The brand new Wahoo ELEMNT does maps, has a readable screen, and the UI is good. It wasn't accurately reporting or recording data. It barely does courses - they show up on the maps with chevrons indicating direction of travel, but you don't get way point alerts, distance to next way point, next way point, or a screen listing the next several with distances. The maps lack street and won't pan the map which is a big deal because minor roads good for cycling are invisible when zoomed out. It doesn't do any sort of navigation which is required for turn-by-turn directions following .gpx files lacking cue sheet entries. I sent mine back and bought a Garmin Edge 810. The USB connector is also on the bottom not the back.

The Garmin Edge 800/810 screen isn't very readable in sunlight but they do courses, maps, and navigation. Their USB/power connector is on the bottom.

The 3-year old 810 (they're being closed-out so it's close to as good as the software will get) has spontaneous power-downs, sometimes crashes navigating/following courses, will only display the name of the next GPS guided turn not the way point, tries to navigate backwards on out-and-back courses although the waypoint cue sheet is correctly ordered, sometimes truncates .fit files so they need repair, and has a horrid menu structure - I need to poke the touch screen a dozen times to calibrate my power meter before each ride. I'm going to send it back to replace it with a refurbished Edge 800 released 6 years ago for better reliability.

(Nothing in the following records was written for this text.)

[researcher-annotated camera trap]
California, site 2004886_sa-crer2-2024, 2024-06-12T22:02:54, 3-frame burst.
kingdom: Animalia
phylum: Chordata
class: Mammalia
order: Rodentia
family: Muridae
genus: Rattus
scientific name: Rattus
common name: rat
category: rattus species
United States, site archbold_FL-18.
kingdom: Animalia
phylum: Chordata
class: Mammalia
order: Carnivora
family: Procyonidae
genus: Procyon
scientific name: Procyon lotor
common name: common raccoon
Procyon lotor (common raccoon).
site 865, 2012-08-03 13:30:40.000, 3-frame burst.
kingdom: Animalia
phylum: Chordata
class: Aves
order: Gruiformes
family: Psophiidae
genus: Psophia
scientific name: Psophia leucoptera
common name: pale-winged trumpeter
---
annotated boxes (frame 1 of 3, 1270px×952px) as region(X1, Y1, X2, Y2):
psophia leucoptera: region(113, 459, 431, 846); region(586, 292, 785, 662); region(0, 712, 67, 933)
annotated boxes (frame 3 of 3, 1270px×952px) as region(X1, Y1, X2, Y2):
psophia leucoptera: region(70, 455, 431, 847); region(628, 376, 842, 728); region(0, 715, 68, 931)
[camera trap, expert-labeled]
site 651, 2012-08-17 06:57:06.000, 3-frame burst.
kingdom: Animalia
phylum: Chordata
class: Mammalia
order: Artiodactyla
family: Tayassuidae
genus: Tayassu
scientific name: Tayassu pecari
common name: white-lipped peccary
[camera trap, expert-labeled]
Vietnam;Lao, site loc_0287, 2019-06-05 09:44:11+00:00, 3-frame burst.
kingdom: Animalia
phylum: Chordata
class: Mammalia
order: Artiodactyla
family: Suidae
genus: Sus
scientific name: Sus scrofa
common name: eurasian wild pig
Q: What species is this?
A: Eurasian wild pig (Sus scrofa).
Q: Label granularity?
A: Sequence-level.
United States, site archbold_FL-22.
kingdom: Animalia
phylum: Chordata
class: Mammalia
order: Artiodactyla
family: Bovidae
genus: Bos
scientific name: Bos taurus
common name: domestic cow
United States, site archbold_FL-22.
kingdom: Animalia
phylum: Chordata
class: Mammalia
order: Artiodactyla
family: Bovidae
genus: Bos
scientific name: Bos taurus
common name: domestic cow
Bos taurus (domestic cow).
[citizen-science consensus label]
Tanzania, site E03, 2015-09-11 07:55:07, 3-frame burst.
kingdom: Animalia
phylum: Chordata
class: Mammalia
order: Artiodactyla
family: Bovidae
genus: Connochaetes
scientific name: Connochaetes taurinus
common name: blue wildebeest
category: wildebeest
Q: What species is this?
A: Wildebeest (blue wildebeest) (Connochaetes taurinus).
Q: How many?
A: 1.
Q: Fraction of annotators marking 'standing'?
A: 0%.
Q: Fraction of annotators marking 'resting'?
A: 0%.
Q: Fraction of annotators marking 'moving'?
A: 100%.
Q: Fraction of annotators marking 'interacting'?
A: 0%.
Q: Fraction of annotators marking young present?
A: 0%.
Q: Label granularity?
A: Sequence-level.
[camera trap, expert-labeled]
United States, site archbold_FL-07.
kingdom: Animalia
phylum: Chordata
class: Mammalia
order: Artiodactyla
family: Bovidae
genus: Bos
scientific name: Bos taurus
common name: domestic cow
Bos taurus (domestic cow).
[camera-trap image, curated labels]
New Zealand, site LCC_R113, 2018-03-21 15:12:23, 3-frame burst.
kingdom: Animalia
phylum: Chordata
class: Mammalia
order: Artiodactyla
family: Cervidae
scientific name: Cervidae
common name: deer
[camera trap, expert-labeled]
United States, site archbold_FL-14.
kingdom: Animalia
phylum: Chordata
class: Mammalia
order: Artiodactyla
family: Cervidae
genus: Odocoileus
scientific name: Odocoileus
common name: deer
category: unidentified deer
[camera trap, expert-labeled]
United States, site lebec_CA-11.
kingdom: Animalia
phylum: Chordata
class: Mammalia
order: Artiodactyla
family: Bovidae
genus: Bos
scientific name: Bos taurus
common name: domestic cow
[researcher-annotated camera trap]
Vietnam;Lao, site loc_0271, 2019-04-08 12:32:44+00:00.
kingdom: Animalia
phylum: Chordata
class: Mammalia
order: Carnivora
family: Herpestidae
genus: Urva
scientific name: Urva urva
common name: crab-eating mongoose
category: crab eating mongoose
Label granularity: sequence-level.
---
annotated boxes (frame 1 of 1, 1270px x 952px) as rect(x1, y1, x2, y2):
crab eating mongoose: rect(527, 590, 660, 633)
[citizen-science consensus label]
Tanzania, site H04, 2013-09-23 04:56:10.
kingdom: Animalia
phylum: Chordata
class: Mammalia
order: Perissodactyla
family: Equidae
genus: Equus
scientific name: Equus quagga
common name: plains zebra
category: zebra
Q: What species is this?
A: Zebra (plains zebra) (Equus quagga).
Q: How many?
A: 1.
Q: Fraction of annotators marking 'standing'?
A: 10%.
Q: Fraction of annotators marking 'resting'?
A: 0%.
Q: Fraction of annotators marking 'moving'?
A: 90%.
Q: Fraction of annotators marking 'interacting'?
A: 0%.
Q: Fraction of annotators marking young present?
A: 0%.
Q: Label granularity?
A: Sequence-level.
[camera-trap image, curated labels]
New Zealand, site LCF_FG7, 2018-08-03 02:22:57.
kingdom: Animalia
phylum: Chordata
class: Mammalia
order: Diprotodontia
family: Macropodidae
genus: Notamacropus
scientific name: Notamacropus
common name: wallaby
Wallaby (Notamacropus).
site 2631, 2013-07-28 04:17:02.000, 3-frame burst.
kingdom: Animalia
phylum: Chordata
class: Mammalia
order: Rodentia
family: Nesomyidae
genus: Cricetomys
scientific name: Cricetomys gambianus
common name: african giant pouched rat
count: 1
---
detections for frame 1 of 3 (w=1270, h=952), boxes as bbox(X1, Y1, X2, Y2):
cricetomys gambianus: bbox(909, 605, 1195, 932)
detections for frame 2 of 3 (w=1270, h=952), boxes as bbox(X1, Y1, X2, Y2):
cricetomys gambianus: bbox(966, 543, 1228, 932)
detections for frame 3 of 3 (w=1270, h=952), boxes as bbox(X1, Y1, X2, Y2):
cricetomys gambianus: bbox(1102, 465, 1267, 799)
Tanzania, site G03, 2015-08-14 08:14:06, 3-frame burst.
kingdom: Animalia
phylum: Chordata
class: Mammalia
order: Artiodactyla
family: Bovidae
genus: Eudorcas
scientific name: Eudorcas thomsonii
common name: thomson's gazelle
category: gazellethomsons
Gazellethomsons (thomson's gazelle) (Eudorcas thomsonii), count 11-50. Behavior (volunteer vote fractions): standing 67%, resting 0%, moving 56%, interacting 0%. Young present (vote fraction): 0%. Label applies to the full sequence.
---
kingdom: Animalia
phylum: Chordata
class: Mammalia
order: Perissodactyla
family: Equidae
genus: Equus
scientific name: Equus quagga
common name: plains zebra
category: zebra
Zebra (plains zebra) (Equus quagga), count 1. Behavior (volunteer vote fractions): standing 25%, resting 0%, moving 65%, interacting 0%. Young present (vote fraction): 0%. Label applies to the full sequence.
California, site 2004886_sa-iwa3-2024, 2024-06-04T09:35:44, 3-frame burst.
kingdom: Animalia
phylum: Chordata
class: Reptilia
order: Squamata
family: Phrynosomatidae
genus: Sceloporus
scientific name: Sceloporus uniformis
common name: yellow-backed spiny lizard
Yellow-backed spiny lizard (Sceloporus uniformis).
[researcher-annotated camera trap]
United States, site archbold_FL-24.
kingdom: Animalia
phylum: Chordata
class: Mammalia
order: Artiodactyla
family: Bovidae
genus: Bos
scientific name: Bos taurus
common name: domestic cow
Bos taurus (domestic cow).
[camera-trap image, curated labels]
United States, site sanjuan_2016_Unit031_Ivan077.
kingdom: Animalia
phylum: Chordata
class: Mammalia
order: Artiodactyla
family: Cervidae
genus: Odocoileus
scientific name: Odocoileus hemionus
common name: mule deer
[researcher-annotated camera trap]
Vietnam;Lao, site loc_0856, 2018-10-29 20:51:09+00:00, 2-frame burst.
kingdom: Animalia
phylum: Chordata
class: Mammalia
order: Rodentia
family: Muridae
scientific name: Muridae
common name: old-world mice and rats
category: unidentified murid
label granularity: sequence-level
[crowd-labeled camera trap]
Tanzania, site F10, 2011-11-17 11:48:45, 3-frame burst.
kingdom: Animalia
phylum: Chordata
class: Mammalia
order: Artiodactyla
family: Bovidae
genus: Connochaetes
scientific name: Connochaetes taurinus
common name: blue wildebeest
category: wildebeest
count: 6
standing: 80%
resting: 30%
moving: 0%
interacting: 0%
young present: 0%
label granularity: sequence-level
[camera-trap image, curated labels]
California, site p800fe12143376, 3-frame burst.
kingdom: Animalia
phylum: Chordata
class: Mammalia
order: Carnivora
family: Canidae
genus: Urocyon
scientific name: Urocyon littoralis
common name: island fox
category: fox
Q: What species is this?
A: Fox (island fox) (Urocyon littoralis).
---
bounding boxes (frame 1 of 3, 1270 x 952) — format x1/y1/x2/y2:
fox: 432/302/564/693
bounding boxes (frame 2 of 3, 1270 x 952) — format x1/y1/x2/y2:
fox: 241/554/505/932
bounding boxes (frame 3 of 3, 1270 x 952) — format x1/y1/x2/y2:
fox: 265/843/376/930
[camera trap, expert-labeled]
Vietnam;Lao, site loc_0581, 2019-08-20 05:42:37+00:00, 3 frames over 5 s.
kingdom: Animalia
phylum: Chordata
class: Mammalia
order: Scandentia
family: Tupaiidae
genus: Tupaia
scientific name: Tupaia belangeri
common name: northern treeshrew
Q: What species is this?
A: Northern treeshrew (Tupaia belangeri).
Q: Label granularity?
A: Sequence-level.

The 2014 Garmin Edge 1000 might be OK but has poor battery life. Given Garmin's history of releasing buggy software I'd wait a few years before buying one. It's also bigger than it needs to be.

All those have ANT+ support so they communicate with peoples' expensive power meters.

Numerous companies make GPS computers which don't do maps so they're not useful for unorganized long distance rides.

Phones have big screens, but bad battery life - I can't ride a few hours using mine as a bike computer, and it's so power hungry a 3W dynamo hub can't really keep up yielding a string of external power lost messages as I speed up and slow down. Samsungs have ANT+ support in hardware, but the applications don't support it. 4iiii has a ANT+ to Bluetooth LE bridging heart rate monitor, but it sends "composite" messages which the applications need to specifically support

Something is really wrong with technology products when alternatives 1-2 generations older work better.

Last edited by Drew Eckhardt; 04-14-16 at 03:26 PM.